Наверное, именно каждый раз, когда она приходила, едва спросив о моей больной ноге, Афифе бралась за спинку кровати с таким видом, будто тотчас уйдет. Впрочем, хотя мы не пытались найти тему для беседы, всякий раз, будто самопроизвольно, завязывался разговор. Афифе начинала прохаживаться по комнате, а затем садилась в кресло своей сестры. Иногда она покидала мою комнату, когда за окнами становилось совсем темно и уже горели лампы, тогда как в момент ее прихода яркое солнце заставляло придвигать кресло ближе к углу.
Книги, которые каймакам приносил мне, а я предлагал Афифе, были классической темой наших бесед. Их вкус и аромат никогда не приедался, как не мог наскучить шербет из осенних фруктов, приготовленный старшей сестрой, который она хранила в большом эмалированном горшке.

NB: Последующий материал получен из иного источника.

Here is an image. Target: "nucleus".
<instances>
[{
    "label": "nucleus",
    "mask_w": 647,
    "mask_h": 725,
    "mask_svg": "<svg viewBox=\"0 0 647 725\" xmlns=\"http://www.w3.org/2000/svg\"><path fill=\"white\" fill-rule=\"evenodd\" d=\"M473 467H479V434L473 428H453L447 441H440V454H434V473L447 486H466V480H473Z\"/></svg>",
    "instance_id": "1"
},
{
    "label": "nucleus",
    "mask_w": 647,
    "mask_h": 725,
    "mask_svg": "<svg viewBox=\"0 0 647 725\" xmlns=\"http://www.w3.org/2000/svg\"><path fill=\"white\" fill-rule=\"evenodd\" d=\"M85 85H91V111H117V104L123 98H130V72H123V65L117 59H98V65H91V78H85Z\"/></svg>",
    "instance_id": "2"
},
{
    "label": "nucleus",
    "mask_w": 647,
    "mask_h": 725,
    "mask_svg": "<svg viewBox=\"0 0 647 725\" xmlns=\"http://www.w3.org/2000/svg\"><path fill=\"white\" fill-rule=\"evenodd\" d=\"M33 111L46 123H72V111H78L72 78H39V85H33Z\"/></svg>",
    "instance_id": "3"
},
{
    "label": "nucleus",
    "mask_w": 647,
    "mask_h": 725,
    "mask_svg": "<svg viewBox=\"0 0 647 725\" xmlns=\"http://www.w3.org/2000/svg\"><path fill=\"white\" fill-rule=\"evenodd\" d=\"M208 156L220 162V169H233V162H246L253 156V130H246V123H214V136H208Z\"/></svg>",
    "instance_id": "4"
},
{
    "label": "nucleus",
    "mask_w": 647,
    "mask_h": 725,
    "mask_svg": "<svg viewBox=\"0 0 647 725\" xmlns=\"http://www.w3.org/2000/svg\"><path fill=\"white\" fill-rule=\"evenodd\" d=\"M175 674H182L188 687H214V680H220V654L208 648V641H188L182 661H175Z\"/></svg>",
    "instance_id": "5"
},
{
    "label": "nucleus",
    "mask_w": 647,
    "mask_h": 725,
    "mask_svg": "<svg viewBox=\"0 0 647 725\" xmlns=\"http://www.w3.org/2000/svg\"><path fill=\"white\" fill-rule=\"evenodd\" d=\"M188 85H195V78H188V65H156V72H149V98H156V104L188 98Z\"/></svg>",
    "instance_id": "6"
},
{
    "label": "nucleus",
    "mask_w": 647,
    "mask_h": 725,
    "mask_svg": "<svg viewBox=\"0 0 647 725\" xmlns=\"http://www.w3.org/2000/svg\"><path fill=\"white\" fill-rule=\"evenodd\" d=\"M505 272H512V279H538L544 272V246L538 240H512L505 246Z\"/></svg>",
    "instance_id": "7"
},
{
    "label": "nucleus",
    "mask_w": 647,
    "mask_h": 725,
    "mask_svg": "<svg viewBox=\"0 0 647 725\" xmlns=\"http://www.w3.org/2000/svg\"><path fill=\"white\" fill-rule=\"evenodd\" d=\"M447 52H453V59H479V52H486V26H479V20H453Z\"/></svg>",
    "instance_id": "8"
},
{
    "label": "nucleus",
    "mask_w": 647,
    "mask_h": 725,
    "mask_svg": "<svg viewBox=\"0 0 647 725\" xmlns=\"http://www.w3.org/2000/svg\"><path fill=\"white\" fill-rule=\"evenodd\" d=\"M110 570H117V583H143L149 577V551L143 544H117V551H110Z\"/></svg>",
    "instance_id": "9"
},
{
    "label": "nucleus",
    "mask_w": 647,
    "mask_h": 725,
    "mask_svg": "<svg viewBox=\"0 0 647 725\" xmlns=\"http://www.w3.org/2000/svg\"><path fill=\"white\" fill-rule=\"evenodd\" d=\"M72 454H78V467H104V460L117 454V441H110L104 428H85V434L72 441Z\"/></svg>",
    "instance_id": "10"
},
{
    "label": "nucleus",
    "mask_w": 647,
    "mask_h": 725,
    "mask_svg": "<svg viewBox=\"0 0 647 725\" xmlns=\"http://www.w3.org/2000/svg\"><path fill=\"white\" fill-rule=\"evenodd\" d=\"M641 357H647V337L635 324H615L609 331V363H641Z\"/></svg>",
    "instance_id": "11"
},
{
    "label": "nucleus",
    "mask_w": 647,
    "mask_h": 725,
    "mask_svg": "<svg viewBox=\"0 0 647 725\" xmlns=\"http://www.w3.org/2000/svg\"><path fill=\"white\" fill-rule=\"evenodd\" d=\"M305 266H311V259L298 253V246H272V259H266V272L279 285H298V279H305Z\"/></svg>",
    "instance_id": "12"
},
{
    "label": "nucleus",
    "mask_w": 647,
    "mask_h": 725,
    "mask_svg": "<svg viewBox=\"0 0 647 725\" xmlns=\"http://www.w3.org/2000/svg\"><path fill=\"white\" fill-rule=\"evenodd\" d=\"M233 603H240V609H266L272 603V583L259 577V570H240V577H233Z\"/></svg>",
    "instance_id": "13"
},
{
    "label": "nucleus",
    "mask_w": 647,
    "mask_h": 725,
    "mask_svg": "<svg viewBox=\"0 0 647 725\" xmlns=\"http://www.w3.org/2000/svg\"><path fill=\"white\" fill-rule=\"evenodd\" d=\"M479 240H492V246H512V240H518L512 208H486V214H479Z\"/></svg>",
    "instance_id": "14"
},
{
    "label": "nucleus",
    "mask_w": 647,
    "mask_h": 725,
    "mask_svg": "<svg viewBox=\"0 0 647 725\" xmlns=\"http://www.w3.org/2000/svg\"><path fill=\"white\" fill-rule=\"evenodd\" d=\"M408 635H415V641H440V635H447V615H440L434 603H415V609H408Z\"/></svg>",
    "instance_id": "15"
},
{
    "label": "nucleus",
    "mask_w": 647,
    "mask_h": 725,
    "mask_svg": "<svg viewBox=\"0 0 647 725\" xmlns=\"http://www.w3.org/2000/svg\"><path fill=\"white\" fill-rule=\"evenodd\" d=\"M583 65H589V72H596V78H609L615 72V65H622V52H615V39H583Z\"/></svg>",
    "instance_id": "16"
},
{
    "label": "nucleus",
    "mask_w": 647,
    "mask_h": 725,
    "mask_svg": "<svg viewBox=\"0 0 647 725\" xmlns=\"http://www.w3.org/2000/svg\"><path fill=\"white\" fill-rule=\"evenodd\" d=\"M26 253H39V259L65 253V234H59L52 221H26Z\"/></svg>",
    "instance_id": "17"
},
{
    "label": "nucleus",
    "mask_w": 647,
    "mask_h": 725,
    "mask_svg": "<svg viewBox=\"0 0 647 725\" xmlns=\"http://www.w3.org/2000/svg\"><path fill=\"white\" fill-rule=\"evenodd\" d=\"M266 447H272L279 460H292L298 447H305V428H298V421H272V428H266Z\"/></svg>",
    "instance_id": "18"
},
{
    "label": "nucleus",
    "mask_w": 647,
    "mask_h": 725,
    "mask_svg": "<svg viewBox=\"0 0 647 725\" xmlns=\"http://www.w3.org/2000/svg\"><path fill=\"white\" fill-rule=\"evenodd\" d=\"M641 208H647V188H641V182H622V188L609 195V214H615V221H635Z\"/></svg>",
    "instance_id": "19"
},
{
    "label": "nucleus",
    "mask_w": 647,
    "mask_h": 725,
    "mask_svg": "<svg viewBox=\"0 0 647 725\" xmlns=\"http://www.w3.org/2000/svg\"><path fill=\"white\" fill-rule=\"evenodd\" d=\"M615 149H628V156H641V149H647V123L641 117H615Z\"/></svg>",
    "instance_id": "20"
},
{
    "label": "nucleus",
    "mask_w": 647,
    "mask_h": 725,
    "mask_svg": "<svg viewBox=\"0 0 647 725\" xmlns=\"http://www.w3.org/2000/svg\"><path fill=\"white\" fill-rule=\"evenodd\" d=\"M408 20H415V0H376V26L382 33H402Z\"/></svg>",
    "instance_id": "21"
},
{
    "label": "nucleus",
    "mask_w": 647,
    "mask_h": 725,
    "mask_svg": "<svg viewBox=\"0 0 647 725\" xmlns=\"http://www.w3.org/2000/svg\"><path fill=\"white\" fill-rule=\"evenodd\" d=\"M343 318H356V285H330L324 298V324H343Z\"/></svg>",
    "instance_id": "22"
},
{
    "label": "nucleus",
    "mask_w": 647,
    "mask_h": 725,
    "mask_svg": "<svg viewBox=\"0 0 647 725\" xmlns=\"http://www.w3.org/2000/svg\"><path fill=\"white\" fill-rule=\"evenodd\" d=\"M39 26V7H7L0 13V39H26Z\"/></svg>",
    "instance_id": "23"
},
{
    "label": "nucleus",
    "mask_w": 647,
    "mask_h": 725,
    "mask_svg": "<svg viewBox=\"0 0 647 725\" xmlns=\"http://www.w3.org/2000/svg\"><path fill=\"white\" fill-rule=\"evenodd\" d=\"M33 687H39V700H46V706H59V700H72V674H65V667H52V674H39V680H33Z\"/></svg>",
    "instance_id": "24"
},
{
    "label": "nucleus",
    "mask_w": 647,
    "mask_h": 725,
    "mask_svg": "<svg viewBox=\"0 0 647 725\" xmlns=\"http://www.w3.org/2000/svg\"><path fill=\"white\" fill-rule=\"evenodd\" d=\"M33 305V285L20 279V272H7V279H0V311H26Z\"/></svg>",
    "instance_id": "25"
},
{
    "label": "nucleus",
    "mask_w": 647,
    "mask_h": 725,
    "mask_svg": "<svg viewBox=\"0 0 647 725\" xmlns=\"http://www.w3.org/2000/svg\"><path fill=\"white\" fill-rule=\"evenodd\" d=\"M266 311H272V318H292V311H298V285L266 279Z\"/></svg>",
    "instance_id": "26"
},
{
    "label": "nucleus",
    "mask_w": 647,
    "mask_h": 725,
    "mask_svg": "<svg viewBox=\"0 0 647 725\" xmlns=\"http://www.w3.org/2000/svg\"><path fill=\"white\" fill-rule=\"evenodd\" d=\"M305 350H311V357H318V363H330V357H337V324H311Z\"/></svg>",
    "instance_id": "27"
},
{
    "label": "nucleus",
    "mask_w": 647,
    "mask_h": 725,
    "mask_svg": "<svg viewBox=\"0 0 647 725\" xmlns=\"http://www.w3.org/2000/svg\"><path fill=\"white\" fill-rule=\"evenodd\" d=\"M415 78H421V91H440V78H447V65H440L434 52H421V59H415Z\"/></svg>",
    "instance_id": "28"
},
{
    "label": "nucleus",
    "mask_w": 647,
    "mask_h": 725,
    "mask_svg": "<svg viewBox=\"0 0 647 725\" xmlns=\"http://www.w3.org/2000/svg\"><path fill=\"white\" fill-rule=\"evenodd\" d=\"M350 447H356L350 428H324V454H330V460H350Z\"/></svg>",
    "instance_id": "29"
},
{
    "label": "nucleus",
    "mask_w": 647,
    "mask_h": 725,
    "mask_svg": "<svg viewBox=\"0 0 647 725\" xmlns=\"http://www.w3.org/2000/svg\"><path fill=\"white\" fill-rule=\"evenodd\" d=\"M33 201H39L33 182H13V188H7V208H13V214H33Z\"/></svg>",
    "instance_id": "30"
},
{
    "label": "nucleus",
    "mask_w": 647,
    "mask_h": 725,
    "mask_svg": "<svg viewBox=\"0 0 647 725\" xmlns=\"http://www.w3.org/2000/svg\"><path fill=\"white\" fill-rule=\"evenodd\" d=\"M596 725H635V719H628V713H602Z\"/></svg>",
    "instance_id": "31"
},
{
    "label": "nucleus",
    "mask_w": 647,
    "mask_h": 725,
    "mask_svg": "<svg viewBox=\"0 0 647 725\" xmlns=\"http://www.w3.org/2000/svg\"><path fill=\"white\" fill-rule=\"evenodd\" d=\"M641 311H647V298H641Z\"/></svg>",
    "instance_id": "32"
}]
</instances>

В наше время критика еще не вошла в моду. Мы принимали прочитанные «сказки» в их первозданном виде, лишь пересказывая друг другу полюбившиеся отрывки.
Своей говорливостью Афифе отличалась и от брата, и от сестры. Начиная разговор, она легко находила слова и могла долго рассуждать о любом случайном вопросе, перескакивая с одного на другое. Не знаю, как бы я относился к подобным словам, если бы услышал их от кого-то еще. Вероятно, нашел бы довольно примитивными, ведь мой образовательный уровень и умение рассуждать так или иначе превосходили ее способности. Но, как я уже говорил, возраст, статус замужней женщины с ребенком и, в некоторой степени, неспешные манеры, характерные для членов семьи Склаваки, заставили меня изначально признать ее авторитет, поэтому каждое произнесенное ею слово я встречал с восторгом. В силу привычки я перестал бояться молчания, которое порой возникало. Афифе, как и ее сестра, в минуты безделья доставала из кармана какое-то кружево и начинала его плести.
Как-то раз я спросил, что это будет.
— Да ничего, просто воротник, — спокойно ответила она.
— Для вас?
— Нет, для малыша... Отправлю в Измир.
В ее голосе и движениях не произошло никаких перемен, но я весь покраснел, считая, что допустил бестактность.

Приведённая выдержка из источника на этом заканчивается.